In a day full of political maneuverings, leftist street violence and reports of artillery battles in the mountains, the fourth day of the PLO's evacuation by sea from Beirut was hardly noted. But to the customary celebratory volley of gunfire, another truck convoy full of waving PLO guerrillas was taken through the city to the port to board a chartered Cypriot ferry, the Sol Express, for their trip to South Yemen, one of the eight Arab nations that have agreed to give them asylum.

With the port sealed off and secured by 350 French paratroopers and Foreign Legionnaires, and its outer perimeters patrolled by the Lebanese Army, the exact number departing today remained unclear. Various radio stations reported numbers ranging from 450 to 750. But a French diplomat who was at the port said that 570 had left today. That departure, the fourth shipload of PLO evacuees in as many days, brought to slightly over 2,500 the number who have left by sea since the evacuation plan mediated by U.S. special envoy Philip C. Habib began last Saturday.

In the course of the negotiations, the PLO had committed itself to withdraw 7,100 men. That would leave 4,600 to evacuate. Beyond that number, about 5,000 Syrian Army-controlled Palestinian and Syrian soldiers of the Arab League peace-keeping force were also to be evacuated in the coming days to Syria.

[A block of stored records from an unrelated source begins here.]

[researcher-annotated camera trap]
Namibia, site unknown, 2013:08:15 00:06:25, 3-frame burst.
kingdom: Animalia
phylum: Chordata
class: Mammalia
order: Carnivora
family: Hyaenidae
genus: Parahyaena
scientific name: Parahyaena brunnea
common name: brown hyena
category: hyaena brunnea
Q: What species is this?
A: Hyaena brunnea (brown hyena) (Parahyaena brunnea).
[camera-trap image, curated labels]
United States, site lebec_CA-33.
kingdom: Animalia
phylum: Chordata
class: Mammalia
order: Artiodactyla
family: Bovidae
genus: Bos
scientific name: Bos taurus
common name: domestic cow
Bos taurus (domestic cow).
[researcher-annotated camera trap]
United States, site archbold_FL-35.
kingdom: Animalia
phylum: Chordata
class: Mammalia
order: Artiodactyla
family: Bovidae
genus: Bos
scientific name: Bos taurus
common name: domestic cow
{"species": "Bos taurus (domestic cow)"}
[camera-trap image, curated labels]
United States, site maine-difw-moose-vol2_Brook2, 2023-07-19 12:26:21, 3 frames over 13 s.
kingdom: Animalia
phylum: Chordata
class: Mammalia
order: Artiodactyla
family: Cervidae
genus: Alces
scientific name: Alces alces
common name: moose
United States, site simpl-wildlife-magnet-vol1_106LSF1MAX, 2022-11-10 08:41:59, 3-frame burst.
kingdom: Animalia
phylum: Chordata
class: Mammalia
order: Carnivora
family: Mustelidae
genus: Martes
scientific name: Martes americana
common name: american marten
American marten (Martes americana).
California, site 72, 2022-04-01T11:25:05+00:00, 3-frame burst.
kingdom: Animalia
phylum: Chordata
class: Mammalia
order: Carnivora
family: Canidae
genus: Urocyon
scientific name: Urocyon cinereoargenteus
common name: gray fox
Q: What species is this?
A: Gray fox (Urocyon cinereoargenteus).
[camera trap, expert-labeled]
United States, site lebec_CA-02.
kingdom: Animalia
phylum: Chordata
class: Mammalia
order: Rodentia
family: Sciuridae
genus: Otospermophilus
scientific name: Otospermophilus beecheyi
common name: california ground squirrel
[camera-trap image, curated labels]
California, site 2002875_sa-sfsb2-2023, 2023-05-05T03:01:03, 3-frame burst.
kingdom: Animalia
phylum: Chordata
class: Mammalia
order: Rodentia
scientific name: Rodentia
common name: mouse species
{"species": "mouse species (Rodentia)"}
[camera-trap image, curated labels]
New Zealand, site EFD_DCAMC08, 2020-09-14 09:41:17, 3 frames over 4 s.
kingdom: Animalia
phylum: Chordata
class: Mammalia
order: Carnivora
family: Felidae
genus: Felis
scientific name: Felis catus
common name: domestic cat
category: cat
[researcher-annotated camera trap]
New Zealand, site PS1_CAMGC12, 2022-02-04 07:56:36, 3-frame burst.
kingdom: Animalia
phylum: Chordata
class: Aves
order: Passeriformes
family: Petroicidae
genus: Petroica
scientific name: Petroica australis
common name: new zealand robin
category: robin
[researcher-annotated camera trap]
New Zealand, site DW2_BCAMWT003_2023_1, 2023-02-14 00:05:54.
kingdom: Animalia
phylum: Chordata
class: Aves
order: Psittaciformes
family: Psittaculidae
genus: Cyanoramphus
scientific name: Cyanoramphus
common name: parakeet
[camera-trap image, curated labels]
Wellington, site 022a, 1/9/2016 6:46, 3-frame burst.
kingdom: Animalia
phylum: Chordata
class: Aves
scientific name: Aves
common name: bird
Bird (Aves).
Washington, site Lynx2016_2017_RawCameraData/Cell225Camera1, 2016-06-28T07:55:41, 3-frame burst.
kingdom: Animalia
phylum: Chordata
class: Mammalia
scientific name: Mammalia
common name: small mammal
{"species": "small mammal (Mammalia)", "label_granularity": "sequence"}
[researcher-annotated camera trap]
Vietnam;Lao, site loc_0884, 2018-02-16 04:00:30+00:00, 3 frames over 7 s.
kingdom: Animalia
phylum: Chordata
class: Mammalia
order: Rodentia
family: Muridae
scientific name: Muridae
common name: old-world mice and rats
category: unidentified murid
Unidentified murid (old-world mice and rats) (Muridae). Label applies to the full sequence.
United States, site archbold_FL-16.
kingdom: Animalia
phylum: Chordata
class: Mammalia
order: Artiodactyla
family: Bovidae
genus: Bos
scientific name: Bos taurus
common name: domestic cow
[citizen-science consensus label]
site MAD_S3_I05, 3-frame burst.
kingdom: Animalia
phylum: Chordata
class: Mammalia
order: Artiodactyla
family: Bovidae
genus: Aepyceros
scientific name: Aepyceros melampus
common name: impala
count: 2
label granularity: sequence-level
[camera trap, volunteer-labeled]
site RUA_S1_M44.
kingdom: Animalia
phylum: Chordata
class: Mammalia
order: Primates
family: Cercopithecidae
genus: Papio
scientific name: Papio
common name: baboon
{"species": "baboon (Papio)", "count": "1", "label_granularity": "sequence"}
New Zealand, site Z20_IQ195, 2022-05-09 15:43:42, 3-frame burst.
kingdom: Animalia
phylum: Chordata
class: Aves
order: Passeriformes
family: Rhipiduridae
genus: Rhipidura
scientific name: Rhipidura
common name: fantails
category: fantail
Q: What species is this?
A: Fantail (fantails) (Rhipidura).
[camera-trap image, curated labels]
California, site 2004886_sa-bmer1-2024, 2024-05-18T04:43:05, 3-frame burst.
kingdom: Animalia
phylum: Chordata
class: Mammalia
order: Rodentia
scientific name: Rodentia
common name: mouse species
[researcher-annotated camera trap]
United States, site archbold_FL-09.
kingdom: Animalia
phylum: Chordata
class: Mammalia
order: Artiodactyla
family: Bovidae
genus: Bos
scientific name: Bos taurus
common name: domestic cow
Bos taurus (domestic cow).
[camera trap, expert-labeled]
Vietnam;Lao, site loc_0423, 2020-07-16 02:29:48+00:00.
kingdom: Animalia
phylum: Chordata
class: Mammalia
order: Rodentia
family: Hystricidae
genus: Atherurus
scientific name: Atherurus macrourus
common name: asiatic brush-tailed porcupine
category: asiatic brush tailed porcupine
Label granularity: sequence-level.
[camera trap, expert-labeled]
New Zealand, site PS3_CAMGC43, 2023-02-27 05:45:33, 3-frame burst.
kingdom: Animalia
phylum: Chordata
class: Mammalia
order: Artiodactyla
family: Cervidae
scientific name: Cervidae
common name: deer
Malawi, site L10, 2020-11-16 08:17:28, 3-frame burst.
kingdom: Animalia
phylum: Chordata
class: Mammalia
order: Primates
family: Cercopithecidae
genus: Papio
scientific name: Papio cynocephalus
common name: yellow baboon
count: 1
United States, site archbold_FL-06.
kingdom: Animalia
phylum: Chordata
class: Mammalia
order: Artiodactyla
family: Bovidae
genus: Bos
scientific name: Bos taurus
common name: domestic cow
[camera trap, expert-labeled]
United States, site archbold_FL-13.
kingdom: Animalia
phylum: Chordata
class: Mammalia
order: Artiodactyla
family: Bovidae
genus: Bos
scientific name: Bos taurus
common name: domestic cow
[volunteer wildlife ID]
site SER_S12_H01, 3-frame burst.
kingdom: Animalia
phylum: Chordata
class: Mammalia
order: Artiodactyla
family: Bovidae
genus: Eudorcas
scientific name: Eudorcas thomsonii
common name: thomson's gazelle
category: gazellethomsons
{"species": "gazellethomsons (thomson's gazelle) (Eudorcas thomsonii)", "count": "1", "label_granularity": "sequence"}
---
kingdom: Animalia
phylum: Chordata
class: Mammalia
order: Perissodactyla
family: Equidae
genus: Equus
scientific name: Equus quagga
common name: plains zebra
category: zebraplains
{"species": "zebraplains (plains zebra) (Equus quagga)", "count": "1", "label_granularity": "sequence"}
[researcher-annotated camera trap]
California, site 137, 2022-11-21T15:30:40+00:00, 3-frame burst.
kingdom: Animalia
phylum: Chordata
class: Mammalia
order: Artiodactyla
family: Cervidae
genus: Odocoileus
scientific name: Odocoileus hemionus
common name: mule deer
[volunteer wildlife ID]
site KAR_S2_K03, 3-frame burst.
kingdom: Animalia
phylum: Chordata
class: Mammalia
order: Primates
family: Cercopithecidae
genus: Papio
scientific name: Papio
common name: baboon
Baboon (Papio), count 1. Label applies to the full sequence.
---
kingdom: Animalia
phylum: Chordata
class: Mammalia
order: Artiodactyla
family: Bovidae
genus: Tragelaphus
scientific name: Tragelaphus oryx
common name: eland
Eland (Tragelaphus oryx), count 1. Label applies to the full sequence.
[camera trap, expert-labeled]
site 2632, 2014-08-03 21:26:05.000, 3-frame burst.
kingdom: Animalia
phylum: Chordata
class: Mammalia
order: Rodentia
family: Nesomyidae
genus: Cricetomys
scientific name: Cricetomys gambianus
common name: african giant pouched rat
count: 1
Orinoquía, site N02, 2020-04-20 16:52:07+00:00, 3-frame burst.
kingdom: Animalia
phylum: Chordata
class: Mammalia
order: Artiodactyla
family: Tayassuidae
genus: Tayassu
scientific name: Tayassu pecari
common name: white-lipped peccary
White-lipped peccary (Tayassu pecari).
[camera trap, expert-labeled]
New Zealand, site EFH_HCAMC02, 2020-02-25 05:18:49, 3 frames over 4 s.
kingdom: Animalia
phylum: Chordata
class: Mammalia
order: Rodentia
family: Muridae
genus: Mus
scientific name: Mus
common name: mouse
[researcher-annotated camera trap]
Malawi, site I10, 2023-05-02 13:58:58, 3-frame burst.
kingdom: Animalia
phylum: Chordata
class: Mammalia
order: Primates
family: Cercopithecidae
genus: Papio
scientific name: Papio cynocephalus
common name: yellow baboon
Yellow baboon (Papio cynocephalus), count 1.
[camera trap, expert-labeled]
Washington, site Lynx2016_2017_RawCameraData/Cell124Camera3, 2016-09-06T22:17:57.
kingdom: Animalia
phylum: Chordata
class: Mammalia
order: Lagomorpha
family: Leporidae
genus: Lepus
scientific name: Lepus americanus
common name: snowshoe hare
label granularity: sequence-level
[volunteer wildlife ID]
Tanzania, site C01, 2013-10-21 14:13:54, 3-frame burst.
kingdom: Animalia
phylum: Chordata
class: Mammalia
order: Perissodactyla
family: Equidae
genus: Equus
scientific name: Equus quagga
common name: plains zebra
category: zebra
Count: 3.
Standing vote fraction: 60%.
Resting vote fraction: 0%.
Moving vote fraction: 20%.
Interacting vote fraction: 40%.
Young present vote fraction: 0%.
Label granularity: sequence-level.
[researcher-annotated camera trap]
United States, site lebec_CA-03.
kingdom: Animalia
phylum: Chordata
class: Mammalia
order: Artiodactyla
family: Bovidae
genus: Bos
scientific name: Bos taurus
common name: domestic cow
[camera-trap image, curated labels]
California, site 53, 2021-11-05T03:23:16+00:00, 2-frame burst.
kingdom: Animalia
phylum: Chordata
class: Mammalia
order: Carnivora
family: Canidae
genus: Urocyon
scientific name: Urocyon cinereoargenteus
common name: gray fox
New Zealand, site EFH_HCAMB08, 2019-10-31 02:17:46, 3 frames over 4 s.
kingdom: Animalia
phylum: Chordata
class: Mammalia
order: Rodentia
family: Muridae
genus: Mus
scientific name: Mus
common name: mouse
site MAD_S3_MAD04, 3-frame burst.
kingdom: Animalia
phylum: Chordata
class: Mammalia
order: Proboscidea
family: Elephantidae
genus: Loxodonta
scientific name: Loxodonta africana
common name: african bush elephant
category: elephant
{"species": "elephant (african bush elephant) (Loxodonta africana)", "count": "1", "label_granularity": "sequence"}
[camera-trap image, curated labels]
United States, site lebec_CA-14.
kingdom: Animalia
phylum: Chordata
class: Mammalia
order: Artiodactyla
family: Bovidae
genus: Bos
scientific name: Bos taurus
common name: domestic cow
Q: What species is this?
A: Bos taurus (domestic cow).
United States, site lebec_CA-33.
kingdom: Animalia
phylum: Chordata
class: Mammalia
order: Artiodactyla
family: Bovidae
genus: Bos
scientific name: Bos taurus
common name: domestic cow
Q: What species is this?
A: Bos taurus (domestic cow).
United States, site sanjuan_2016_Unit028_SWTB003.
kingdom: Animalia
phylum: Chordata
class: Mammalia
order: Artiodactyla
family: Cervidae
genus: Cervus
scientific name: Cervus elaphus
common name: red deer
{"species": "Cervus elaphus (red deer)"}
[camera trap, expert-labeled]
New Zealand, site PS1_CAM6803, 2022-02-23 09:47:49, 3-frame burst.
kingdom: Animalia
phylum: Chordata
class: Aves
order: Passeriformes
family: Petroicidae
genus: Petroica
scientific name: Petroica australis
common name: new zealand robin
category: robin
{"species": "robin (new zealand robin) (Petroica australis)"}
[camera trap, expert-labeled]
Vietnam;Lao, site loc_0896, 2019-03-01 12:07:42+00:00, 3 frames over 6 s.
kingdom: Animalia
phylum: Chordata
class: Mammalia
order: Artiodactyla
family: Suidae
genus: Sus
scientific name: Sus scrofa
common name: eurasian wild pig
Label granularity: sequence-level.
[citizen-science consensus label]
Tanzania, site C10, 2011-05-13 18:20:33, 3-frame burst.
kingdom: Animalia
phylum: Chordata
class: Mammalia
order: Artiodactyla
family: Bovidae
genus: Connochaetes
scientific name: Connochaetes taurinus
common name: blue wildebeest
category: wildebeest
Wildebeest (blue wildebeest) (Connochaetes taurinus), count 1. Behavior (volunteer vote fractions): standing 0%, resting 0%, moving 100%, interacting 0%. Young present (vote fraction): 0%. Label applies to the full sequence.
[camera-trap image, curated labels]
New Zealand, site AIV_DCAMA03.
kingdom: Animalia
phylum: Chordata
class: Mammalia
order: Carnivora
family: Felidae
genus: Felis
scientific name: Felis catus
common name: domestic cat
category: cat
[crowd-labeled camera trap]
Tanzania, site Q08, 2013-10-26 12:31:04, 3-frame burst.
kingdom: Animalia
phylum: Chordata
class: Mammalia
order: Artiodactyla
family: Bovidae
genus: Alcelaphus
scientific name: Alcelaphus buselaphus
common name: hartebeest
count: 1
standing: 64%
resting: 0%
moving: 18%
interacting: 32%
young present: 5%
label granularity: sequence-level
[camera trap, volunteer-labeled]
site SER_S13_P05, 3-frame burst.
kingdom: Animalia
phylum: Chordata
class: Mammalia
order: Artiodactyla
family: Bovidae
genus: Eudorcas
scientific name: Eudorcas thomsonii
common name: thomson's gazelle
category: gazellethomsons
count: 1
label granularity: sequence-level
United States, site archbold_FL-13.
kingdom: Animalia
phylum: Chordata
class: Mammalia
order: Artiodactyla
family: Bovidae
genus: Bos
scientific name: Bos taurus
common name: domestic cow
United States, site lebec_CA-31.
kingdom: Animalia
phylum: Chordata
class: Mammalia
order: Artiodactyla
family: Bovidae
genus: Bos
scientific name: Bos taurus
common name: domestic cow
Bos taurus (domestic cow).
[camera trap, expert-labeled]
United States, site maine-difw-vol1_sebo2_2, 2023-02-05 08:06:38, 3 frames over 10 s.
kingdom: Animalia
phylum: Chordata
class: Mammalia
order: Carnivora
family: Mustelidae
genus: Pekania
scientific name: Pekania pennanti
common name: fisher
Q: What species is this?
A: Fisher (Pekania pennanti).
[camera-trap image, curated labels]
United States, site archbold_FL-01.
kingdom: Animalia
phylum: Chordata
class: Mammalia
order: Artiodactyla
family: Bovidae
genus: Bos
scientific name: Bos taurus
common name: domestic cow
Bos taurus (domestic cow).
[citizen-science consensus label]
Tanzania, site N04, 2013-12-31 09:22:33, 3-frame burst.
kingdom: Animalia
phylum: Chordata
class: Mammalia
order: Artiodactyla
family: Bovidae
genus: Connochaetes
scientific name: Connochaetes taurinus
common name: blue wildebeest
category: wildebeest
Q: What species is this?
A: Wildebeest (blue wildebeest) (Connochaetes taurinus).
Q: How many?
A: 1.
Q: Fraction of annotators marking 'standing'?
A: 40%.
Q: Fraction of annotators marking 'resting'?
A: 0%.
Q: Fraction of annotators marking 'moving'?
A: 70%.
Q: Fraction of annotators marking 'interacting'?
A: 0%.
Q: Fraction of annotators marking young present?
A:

Sources involved with planning the overland evacuation said today that many details were still to be worked out. The original Habib plan provided only a general outline of the two-week evacuation, leaving specific schedules and means of departure to negotiations among Lebanese, Israeli, and officials and representatives of the three nations providing the international force.

One of the key problems remained how to secure the Beirut-to-Damascus road, which the convoys will have to take. Syrian forces are in many positions in the mountains north of the road while the Israelis dominate the southern part. Near Beirut the problem is complicated by the fact that the Phalangist militias of Gemayel, which are not part of the Habib agreement, are also in positions overlooking the road.

The Habib plan evisaged a discreet Israeli pullback from the road so that the departing guerrillas would not be humiliated by having to pass immediately in front of the Israeli Army.

PLO sources said tonight that many of the fighters were not eager to go by land out of Lebanon, fearing that either the vengeful Israelis, or the Phalangist militias who have always sworn to force all Palestinians from Lebanon, would attack them. The sources said that many of the fighters wanted to go to by sea, even though there are provisions for only two more ships to sail -- one Wednesday, with 1,000 guerrillas headed for North Yemen, and a second, which will go to Algiers, in the final days of the evacuation.

Thursday from 150 to 180 injured Palestinian fighters are to be evacuated from the port aboard the 162-bed West German hospital ship Flora, which was damaged in July by Palestinian rockets as it sailed from Juniyah, just north of Beirut.